*** Raw data ***

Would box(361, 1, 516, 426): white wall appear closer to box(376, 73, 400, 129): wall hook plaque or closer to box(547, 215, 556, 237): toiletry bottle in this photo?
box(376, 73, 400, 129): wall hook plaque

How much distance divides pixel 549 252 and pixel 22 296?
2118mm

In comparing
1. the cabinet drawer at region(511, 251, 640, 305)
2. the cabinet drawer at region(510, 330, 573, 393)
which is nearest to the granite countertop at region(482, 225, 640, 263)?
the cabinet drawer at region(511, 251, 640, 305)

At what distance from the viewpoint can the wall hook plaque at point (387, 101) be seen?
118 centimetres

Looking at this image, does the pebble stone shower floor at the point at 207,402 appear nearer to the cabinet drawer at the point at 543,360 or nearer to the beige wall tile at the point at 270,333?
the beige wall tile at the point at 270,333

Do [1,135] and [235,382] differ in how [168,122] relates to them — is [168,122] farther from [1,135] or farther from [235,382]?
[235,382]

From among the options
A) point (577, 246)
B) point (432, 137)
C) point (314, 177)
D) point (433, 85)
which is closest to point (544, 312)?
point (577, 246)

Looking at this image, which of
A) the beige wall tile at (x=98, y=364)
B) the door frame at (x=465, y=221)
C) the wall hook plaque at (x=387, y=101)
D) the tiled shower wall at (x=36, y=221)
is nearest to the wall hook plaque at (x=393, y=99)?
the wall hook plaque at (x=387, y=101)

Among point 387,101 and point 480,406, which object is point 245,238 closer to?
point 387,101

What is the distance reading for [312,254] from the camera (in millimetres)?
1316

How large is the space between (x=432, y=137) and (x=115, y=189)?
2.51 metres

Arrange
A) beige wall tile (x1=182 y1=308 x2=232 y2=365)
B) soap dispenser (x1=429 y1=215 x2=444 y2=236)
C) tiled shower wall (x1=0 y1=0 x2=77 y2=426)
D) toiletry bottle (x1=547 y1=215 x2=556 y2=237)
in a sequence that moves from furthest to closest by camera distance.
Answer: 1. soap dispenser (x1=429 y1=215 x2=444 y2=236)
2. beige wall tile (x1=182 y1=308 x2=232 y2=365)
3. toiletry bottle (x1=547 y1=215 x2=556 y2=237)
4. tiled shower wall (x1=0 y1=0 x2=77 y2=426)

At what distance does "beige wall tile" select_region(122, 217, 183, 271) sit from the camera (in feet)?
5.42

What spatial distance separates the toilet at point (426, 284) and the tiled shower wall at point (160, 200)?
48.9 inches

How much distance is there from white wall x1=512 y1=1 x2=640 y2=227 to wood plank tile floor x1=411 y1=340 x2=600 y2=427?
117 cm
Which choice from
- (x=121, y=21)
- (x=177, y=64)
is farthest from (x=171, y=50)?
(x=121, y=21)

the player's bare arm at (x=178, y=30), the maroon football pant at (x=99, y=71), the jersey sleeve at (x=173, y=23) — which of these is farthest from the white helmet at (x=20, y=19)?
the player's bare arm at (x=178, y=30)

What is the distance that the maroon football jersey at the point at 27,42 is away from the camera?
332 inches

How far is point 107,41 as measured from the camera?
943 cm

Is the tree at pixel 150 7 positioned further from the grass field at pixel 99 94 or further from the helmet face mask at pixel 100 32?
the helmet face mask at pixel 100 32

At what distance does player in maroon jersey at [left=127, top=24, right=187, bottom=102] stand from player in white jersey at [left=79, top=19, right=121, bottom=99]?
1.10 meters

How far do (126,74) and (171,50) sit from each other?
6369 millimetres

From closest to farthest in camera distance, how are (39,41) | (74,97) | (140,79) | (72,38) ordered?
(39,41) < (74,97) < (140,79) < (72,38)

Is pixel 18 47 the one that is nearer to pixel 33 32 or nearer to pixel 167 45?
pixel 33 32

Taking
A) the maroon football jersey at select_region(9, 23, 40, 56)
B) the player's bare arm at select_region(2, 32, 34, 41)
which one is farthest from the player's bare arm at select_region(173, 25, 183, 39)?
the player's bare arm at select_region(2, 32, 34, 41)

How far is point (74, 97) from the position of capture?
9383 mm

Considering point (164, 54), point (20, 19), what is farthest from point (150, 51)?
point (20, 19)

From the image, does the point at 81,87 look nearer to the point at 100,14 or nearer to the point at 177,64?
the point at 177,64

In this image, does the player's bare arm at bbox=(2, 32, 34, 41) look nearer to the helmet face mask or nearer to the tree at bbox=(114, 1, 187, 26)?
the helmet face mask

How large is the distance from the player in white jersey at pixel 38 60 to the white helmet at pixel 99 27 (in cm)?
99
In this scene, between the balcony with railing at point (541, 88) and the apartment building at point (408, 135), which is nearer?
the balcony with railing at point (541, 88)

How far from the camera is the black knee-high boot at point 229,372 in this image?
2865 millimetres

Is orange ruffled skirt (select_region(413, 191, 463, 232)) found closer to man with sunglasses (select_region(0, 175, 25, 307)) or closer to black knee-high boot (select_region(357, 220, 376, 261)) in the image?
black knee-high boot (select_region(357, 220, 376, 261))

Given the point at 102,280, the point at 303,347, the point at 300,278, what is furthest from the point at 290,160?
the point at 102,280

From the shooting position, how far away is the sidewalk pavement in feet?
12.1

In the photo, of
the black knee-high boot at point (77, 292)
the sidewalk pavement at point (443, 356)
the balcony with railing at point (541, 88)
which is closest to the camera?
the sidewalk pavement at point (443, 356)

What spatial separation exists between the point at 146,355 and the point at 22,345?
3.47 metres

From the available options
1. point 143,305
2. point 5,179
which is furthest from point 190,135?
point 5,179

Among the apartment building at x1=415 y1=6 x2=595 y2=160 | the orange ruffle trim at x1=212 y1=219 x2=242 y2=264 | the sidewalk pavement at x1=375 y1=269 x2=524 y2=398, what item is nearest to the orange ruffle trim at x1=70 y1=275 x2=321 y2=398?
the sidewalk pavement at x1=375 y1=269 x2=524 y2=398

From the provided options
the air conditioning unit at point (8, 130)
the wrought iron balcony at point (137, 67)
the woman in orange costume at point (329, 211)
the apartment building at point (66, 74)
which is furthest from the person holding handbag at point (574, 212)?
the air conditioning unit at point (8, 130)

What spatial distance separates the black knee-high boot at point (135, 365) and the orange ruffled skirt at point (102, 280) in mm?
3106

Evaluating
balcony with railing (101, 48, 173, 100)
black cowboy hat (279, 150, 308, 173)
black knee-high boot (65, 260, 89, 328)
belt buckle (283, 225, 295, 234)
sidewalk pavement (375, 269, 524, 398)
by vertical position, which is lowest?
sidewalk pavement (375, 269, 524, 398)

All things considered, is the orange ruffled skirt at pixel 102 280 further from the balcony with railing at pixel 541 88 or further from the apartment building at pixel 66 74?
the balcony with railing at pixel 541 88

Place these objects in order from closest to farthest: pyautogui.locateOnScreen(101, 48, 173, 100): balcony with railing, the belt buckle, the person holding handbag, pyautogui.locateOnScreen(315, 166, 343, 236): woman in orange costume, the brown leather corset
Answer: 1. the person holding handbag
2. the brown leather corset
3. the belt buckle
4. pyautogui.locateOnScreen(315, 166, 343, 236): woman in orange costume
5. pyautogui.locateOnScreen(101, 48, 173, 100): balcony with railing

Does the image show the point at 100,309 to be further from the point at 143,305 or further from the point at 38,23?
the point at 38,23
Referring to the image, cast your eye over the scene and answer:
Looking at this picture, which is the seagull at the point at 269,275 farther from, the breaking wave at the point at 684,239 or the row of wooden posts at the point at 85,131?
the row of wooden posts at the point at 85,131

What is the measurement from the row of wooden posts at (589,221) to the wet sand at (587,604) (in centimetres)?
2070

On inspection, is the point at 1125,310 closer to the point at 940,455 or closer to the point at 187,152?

***

*What the task requires:*
Could you write out all of the data above again with every "granite countertop" renamed "marble countertop", changing nothing else?

*Response:*
Would box(361, 1, 516, 426): white wall appear closer to box(376, 73, 400, 129): wall hook plaque or closer to box(547, 215, 556, 237): toiletry bottle in this photo?
box(376, 73, 400, 129): wall hook plaque

How much distance divides pixel 549 252 and pixel 22 296?
2118mm

In comparing
1. the cabinet drawer at region(511, 251, 640, 305)
2. the cabinet drawer at region(510, 330, 573, 393)
which is nearest to the marble countertop at region(482, 225, 640, 263)?
the cabinet drawer at region(511, 251, 640, 305)

At what distance from the viewpoint can the wall hook plaque at point (387, 101) be seen?
118 centimetres

Looking at this image, does the pebble stone shower floor at the point at 207,402 appear nearer to the cabinet drawer at the point at 543,360 or nearer to the beige wall tile at the point at 270,333?
the beige wall tile at the point at 270,333

Do [1,135] and [235,382] differ in how [168,122] relates to them — is [168,122] farther from [1,135] or farther from [235,382]?
[235,382]

From among the options
A) point (577, 246)
B) point (432, 137)
C) point (314, 177)
D) point (433, 85)
which is closest to point (544, 312)?
point (577, 246)

Looking at this image, which of
A) the beige wall tile at (x=98, y=364)
B) the door frame at (x=465, y=221)
C) the wall hook plaque at (x=387, y=101)
D) the tiled shower wall at (x=36, y=221)
is nearest to the wall hook plaque at (x=393, y=99)?
the wall hook plaque at (x=387, y=101)

Among point 387,101 and point 480,406, which object is point 245,238 closer to?
point 387,101

What is the distance reading for [312,254] from the camera (in millimetres)?
1316

How large is the space between (x=432, y=137) and (x=115, y=189)?
2.51 metres

Arrange
A) beige wall tile (x1=182 y1=308 x2=232 y2=365)
B) soap dispenser (x1=429 y1=215 x2=444 y2=236)
C) tiled shower wall (x1=0 y1=0 x2=77 y2=426)
D) toiletry bottle (x1=547 y1=215 x2=556 y2=237)
in a sequence that moves from furthest to closest by camera distance.
Answer: 1. soap dispenser (x1=429 y1=215 x2=444 y2=236)
2. beige wall tile (x1=182 y1=308 x2=232 y2=365)
3. toiletry bottle (x1=547 y1=215 x2=556 y2=237)
4. tiled shower wall (x1=0 y1=0 x2=77 y2=426)

At what distance does "beige wall tile" select_region(122, 217, 183, 271) sit from the camera (in feet)?
5.42

What spatial distance separates the toilet at point (426, 284) and the tiled shower wall at point (160, 200)?
48.9 inches

How much distance is there from white wall x1=512 y1=1 x2=640 y2=227 to wood plank tile floor x1=411 y1=340 x2=600 y2=427?
117 cm
Which choice from
- (x=121, y=21)
- (x=177, y=64)
is farthest from (x=171, y=50)?
(x=121, y=21)

the player's bare arm at (x=178, y=30), the maroon football pant at (x=99, y=71), the jersey sleeve at (x=173, y=23) — which of these is farthest from the white helmet at (x=20, y=19)?
the player's bare arm at (x=178, y=30)

What is the distance that the maroon football jersey at the point at 27,42 is away from the camera?
332 inches

How far is point 107,41 as measured from the camera?
943 cm

Is the tree at pixel 150 7 positioned further from the grass field at pixel 99 94 or further from the helmet face mask at pixel 100 32?
the helmet face mask at pixel 100 32

At what distance does player in maroon jersey at [left=127, top=24, right=187, bottom=102] stand from player in white jersey at [left=79, top=19, right=121, bottom=99]?
1.10 meters

How far do (126,74) and (171,50) sit from each other?
6369 millimetres

From closest to farthest in camera distance, how are (39,41) | (74,97) | (140,79) | (72,38) ordered?
(39,41) < (74,97) < (140,79) < (72,38)

Is pixel 18 47 the one that is nearer to pixel 33 32 or nearer to pixel 167 45?
pixel 33 32

Taking
A) the maroon football jersey at select_region(9, 23, 40, 56)
B) the player's bare arm at select_region(2, 32, 34, 41)
which one is farthest from the player's bare arm at select_region(173, 25, 183, 39)?
the player's bare arm at select_region(2, 32, 34, 41)

How far is point (74, 97) from the position of capture?
9383 mm

Considering point (164, 54), point (20, 19), what is farthest from point (150, 51)?
point (20, 19)

From the image, does the point at 81,87 look nearer to the point at 100,14 or nearer to the point at 177,64?
the point at 177,64

In this image, does the player's bare arm at bbox=(2, 32, 34, 41) look nearer to the helmet face mask or nearer to the tree at bbox=(114, 1, 187, 26)?
the helmet face mask

How large is the distance from the player in white jersey at pixel 38 60 to the white helmet at pixel 99 27 (in cm)?
99
In this scene, between the balcony with railing at point (541, 88) and the apartment building at point (408, 135), which is nearer?
the balcony with railing at point (541, 88)

How far from the camera is the black knee-high boot at point 229,372 in this image?
2865 millimetres

Is orange ruffled skirt (select_region(413, 191, 463, 232)) found closer to man with sunglasses (select_region(0, 175, 25, 307)) or closer to black knee-high boot (select_region(357, 220, 376, 261)) in the image?
black knee-high boot (select_region(357, 220, 376, 261))

Given the point at 102,280, the point at 303,347, the point at 300,278, what is furthest from the point at 290,160?
the point at 102,280

From the shooting position, how far away is the sidewalk pavement in feet?
12.1

In the photo, of
the black knee-high boot at point (77, 292)
the sidewalk pavement at point (443, 356)
the balcony with railing at point (541, 88)
which is closest to the camera?
the sidewalk pavement at point (443, 356)

What spatial separation exists between the point at 146,355 and the point at 22,345?
3.47 metres

From the available options
1. point 143,305
2. point 5,179
which is furthest from point 190,135?
point 5,179

Among the apartment building at x1=415 y1=6 x2=595 y2=160 | the orange ruffle trim at x1=212 y1=219 x2=242 y2=264 | the sidewalk pavement at x1=375 y1=269 x2=524 y2=398, what item is nearest to the orange ruffle trim at x1=70 y1=275 x2=321 y2=398?
the sidewalk pavement at x1=375 y1=269 x2=524 y2=398

From the provided options
the air conditioning unit at point (8, 130)
the wrought iron balcony at point (137, 67)
the woman in orange costume at point (329, 211)
the apartment building at point (66, 74)
which is furthest from the person holding handbag at point (574, 212)?
the air conditioning unit at point (8, 130)

What spatial distance separates the black knee-high boot at point (135, 365) and the orange ruffled skirt at point (102, 280) in mm?
3106

Evaluating
balcony with railing (101, 48, 173, 100)
black cowboy hat (279, 150, 308, 173)
black knee-high boot (65, 260, 89, 328)
belt buckle (283, 225, 295, 234)
sidewalk pavement (375, 269, 524, 398)
by vertical position, which is lowest?
sidewalk pavement (375, 269, 524, 398)

All things considered, is the orange ruffled skirt at pixel 102 280 further from the balcony with railing at pixel 541 88 or further from the apartment building at pixel 66 74?
the balcony with railing at pixel 541 88

Place these objects in order from closest to farthest: pyautogui.locateOnScreen(101, 48, 173, 100): balcony with railing, the belt buckle, the person holding handbag, pyautogui.locateOnScreen(315, 166, 343, 236): woman in orange costume, the brown leather corset
Answer: 1. the person holding handbag
2. the brown leather corset
3. the belt buckle
4. pyautogui.locateOnScreen(315, 166, 343, 236): woman in orange costume
5. pyautogui.locateOnScreen(101, 48, 173, 100): balcony with railing

Does the image show the point at 100,309 to be further from the point at 143,305 or further from the point at 38,23?
the point at 38,23
Referring to the image, cast your eye over the scene and answer:
Looking at this picture, which is the seagull at the point at 269,275 farther from, the breaking wave at the point at 684,239 or the row of wooden posts at the point at 85,131?
the row of wooden posts at the point at 85,131

What is the measurement from the row of wooden posts at (589,221) to the wet sand at (587,604) (in centimetres)?
2070

On inspection, is the point at 1125,310 closer to the point at 940,455 or closer to the point at 187,152?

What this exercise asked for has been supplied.